- TASK INSTRUCTIONS:
**a.** Please say whether each statement agrees with the passage on Lutheran disputes with Rome, answering yes or no and quoting the deciding words: (i) The writer says Rome still burns Lutherans at the stake. (ii) The writer holds that, from a Lutheran perspective, yesterday's battle still continues. (iii) The passage says the New Testament treats bishop and presbyter as distinct offices.
**b.** List every point of contention the passage on Lutheran disputes with Rome numbers.
**c.** Carry on the passage on Lutheran disputes with Rome from its final line.

- EXTRACTED TEXT:
I think I understand a bit of what you’re saying, but for a Lutheran it is not about “stopping fighting yesterday’s battles” since the battle yesterday was and is part of the history of the Church herself and from a Lutheran perspective that battle still continues. Rome is not burning us at the stake anymore, true, but the points of contention still seem rather the same:

1) what is the source of the Church’s dogma?
2) when the NT knows the synonymity of bishop and presbyter, how can the distinction between the two be constitutive of the Church’s very essence, and hence church dividing?
3) Is grace a created substance?
4) does Rome persist in claiming that the Bishop of Rome is head of the entire Church by divine right? On what Scriptural grounds?
5) is our justification by faith in Christ truly exclusive of all works of the law, of all our deeds?
6) does the Church subsist in the hierarchy that is in communion with the Bishop of Rome or in the whole company of the baptized?

- RECORD EXTRACTS:
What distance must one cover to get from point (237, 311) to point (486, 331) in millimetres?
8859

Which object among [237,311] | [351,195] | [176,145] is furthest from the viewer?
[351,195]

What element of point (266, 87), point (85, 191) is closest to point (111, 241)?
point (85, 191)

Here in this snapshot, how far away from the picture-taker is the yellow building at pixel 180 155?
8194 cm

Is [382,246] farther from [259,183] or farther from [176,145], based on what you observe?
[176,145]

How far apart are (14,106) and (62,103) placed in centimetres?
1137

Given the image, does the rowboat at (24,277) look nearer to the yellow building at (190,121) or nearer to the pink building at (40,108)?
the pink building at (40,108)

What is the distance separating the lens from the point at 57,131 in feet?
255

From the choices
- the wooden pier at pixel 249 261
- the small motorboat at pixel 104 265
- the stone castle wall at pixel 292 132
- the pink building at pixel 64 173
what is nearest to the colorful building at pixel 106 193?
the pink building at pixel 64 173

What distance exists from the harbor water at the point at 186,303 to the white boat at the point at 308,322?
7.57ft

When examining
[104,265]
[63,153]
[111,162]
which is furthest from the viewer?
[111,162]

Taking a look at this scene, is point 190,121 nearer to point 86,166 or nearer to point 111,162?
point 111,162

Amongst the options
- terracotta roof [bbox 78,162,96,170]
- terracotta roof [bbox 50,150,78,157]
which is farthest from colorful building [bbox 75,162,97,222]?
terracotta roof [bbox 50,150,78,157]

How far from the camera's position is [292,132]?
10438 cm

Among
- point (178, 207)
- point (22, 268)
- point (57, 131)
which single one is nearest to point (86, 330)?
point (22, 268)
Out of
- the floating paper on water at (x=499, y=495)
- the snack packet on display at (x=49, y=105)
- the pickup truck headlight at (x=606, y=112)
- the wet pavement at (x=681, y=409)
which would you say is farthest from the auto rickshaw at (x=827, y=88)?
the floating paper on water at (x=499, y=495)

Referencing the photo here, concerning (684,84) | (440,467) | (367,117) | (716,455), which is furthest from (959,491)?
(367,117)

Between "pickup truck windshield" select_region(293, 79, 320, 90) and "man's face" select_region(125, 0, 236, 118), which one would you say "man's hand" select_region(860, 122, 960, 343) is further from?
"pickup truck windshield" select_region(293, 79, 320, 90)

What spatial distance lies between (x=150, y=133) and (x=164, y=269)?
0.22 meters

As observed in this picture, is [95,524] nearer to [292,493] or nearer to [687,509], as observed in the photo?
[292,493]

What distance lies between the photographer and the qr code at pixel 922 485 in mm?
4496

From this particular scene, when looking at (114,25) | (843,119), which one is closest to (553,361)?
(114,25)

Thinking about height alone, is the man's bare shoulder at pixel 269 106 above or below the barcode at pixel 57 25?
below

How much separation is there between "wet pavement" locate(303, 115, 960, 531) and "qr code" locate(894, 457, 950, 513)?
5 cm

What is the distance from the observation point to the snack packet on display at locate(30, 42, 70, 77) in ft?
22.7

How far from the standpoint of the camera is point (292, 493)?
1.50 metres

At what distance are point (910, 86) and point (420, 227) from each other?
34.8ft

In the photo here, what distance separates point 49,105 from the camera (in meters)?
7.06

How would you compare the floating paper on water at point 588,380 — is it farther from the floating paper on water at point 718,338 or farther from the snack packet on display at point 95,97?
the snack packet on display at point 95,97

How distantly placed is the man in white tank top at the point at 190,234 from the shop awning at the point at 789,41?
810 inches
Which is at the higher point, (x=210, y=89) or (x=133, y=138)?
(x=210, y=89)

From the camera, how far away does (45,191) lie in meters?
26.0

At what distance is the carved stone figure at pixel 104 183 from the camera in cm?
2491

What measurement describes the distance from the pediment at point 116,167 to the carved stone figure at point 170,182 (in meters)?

- EXPECTED RESULTS:
**a.**
(i) No: "Rome is not burning us at the stake anymore, true"
(ii) Yes: "from a Lutheran perspective that battle still continues"
(iii) No: "the NT knows the synonymity of bishop and presbyter"

**b.**
1) what is the source of the Church's dogma?
2) when the NT knows the synonymity of bishop and presbyter, how can the distinction between the two be constitutive of the Church's very essence, and hence church dividing?
3) Is grace a created substance?
4) does Rome persist in claiming that the Bishop of Rome is head of the entire Church by divine right? On what Scriptural grounds?
5) is our justification by faith in Christ truly exclusive of all works of the law, of all our deeds?
6) does the Church subsist in the hierarchy that is in communion with the Bishop of Rome or in the whole company of the baptized?

**c.**
Oh, so many more. These cannot be side-stepped by Benedict’s approach to theology. He wouldn’t choose to side-step them, would he?

Heck, no. And neither would his loyal disciple. So here goes, one at at time, off the top of my head (they don’t provide theology text books in the torture chamber):

1) what is the source of the Church’s dogma?

The revealed word of God is the only source of the Church’s dogma. This word was revealed to the prophets before the coming of Christ and most fully in the Incarnate Word of God, Jesus Christ. Christ himself authorised his apostles as teachers of his word to all nations and promised that his Spirit would lead them into all truth. The continued promise of the Spirit’s leading implies a continued apostolic office. Thus the Revealed Word of God comes to God’s Church today primarily in the writings of the prophets and the apostles, and also in the unbroken “handed down” witness of the Church. This sacred deposit of faith is guarded and interpreted by those who occupy the apostolic office today, the Bishop of Rome and the bishops in communion with him.

2) when the NT knows the synonymity of bishop and presbyter, how can the distinction between the two be constitutive of the Church’s very essence, and hence church dividing?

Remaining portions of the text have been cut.